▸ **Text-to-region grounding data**
● ● ● ●

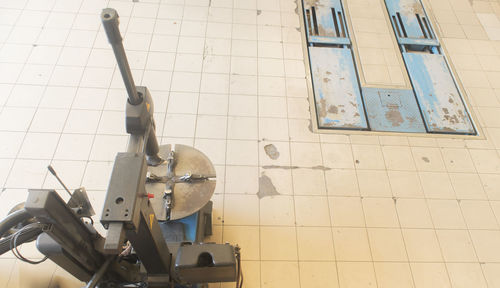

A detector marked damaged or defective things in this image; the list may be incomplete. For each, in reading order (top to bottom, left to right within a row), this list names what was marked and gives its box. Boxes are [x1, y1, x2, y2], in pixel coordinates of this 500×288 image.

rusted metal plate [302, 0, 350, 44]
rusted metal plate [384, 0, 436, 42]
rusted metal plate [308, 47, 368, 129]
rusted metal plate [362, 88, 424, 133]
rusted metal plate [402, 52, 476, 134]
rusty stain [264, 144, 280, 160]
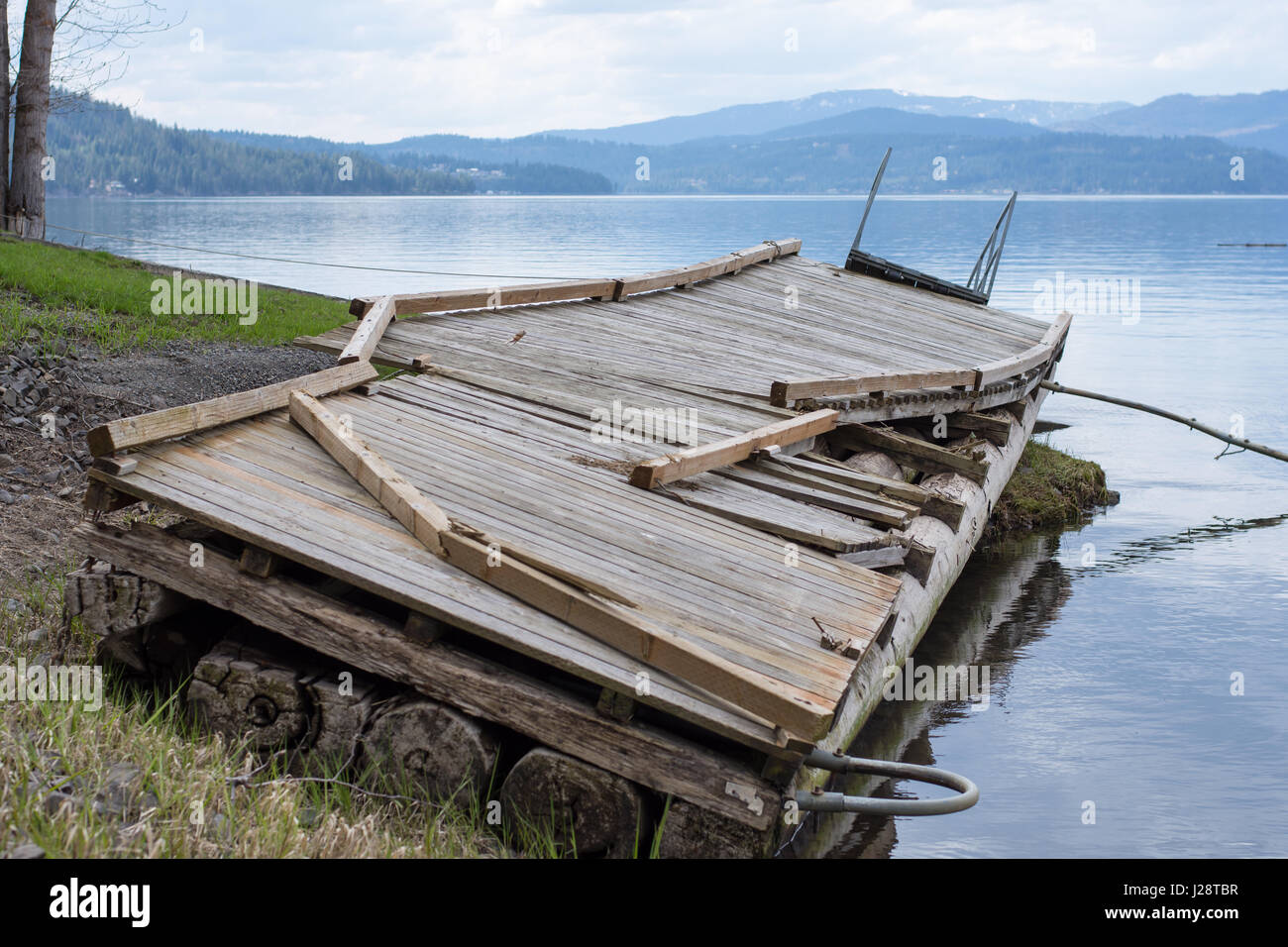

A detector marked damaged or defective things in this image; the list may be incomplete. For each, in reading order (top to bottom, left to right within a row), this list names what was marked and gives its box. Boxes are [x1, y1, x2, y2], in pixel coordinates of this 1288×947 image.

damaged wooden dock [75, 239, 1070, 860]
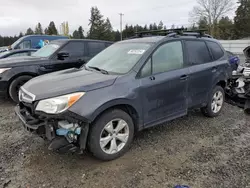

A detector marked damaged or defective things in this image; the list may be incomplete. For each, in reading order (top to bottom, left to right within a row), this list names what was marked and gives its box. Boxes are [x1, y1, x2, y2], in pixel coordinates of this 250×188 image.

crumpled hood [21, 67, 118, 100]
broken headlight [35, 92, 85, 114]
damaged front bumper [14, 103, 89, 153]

● ● ● ●

From the first line to the last, retype the data exactly, without images.

A detector marked damaged or defective things in this image; the list may be incomplete. For each, in reading order (top to bottom, left to right within a row), this list names what was marked and gives its box. Boxes are [x1, y1, x2, y2], in pixel coordinates of this 500×288 image.

rusted metal plate [302, 0, 350, 44]
rusted metal plate [384, 0, 436, 42]
rusted metal plate [308, 47, 368, 129]
rusted metal plate [362, 88, 424, 133]
rusted metal plate [402, 52, 476, 134]
rusty stain [264, 144, 280, 160]

A detector marked damaged or defective things in this image; the list may be incomplete. For each, in reading order (top to bottom, left to right within a row), this list names what was marked and gives its box. Boxes are [x1, y1, x2, y2], in pixel coordinates of this 1288×947 image.

damaged wooden dock [75, 239, 1070, 860]

A detector marked damaged or defective things in this image; the list may be incomplete. For each, in reading order (top to bottom, left to right within a row), this list names what was marked and gives its box. Boxes are [x1, y1, x2, y2], in pixel coordinates of this 250×188 image.

crumpled hood [21, 67, 118, 100]
broken headlight [35, 92, 85, 114]
damaged front bumper [14, 103, 89, 153]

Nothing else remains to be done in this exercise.